I went to the CCO yesterday and picked up 2 things - Pink Cult powder blush and Golden Oliver Pigment. I really like both of them, and I'm looking forward to using them!





  	Have any of you scored anything good at your local CCOs lately?


----------



## gildedangel (Jul 18, 2013)

Great haul! My best recent find was that my CCO had a pile of 165 brushes.


----------



## glammy girl (Jul 19, 2013)

Nice haul! You won't regret Pink Cult, it's beautiful! At first I thought it would be a bit too light for me judging by the color in the pan but it gives such a beautiful flush of color to the face  Besides who doesn't love a great matte blush?
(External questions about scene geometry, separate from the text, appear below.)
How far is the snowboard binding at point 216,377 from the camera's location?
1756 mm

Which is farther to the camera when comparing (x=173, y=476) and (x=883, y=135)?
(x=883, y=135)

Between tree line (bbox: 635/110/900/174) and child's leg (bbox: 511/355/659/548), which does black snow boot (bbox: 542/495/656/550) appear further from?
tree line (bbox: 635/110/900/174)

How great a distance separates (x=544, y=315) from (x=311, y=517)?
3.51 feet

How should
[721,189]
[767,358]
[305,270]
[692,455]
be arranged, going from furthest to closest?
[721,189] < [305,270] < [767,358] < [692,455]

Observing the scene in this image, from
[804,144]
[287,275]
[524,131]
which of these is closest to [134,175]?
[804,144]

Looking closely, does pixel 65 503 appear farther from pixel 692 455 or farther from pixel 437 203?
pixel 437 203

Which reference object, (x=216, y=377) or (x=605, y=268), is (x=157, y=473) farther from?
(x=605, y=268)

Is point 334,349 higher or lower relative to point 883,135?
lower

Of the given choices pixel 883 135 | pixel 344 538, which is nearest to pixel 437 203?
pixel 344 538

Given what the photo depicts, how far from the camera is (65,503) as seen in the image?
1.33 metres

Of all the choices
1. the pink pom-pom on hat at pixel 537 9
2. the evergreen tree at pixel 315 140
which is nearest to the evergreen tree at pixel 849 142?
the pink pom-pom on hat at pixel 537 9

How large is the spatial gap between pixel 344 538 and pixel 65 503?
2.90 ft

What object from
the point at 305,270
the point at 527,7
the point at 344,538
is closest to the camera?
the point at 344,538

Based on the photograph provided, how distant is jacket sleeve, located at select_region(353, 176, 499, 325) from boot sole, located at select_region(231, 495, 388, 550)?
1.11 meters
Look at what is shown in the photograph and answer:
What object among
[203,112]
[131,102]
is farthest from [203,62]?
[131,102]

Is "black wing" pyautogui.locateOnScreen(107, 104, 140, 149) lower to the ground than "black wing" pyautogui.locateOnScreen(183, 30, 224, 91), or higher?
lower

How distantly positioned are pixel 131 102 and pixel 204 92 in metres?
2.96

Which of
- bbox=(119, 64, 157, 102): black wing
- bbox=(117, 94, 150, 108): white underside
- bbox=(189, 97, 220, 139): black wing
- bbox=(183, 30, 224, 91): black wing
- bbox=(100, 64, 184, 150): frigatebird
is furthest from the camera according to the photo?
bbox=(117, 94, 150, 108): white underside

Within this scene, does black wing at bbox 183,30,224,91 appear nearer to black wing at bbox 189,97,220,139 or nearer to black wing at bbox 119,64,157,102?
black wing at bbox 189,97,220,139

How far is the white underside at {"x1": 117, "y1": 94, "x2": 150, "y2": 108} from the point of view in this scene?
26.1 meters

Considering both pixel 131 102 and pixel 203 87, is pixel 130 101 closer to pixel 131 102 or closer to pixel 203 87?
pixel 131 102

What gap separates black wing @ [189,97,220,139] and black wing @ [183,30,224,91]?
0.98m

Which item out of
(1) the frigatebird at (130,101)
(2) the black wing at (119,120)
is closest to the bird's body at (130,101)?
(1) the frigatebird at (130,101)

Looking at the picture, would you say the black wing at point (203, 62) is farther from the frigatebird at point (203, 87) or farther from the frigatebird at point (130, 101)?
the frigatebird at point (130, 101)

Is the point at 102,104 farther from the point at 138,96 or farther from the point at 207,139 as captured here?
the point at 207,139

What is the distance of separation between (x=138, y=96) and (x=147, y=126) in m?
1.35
Enjoy


----------



## vanessa1996 (Jul 20, 2013)

gildedangel said:


> Great haul! My best recent find was that my CCO had a pile of 165 brushes.


wow! 165 brush? How amazing, I wish I could find them here in Florida.


----------



## That1980sGirl (Jul 20, 2013)

yup honey love l/s, purple rain e/s, knight divine e/s,immortal flower and modern Mandarin blush


----------



## gracie90 (Jul 21, 2013)

That1980sGirl said:


> yup honey love l/s, purple rain e/s, knight divine e/s,immortal flower and modern Mandarin blush


	That's an awesome haul!!


----------



## Britneyc07 (Aug 2, 2013)

I live in Louisiana and there arent any CCO'S : ( I WISH!! the closest one is in Texas. Hopefully I can go one weekend and find some great stuff to Haul.


----------



## Copperhead (Aug 3, 2013)

Britneyc07 said:


> I live in Louisiana and there arent any CCO'S : ( I WISH!! the closest one is in Texas. Hopefully I can go one weekend and find some great stuff to Haul.


  	Actually your closest one should be in Gulport, MS. Unless they closed it. I haven't been in quite a while. I hope it's still there.

  	EDIT: Uh-oh... I called the number they had listed and it was no longer in service. I'm so sad now.


----------



## Britneyc07 (Aug 3, 2013)

No I stay in south west Louisiana like 30 mins from Texas state line!


----------



## Copperhead (Aug 3, 2013)

Britneyc07 said:


> No I stay in south west Louisiana like 30 mins from Texas state line!


  	Ohhh okay. Yeah, you'd do best to go towards Texas. I've only been to the one in Cypress, TX.


----------



## Britneyc07 (Aug 3, 2013)

How did you like it. Find any good deals? I want to go to the one in Houston


----------



## Copperhead (Aug 3, 2013)

Britneyc07 said:


> How did you like it. Find any good deals? I want to go to the one in Houston


  	I liked it. At the time they had a nice selection of things. I think I bought a few eyeshadows. It's been a few years since I've gone though. I was living in Houston at the time. It's called the Houston Premium Outlets but it's actually in Cypress, TX. People just say Houston though even though Houston has a lot of little cities surrounding it.


----------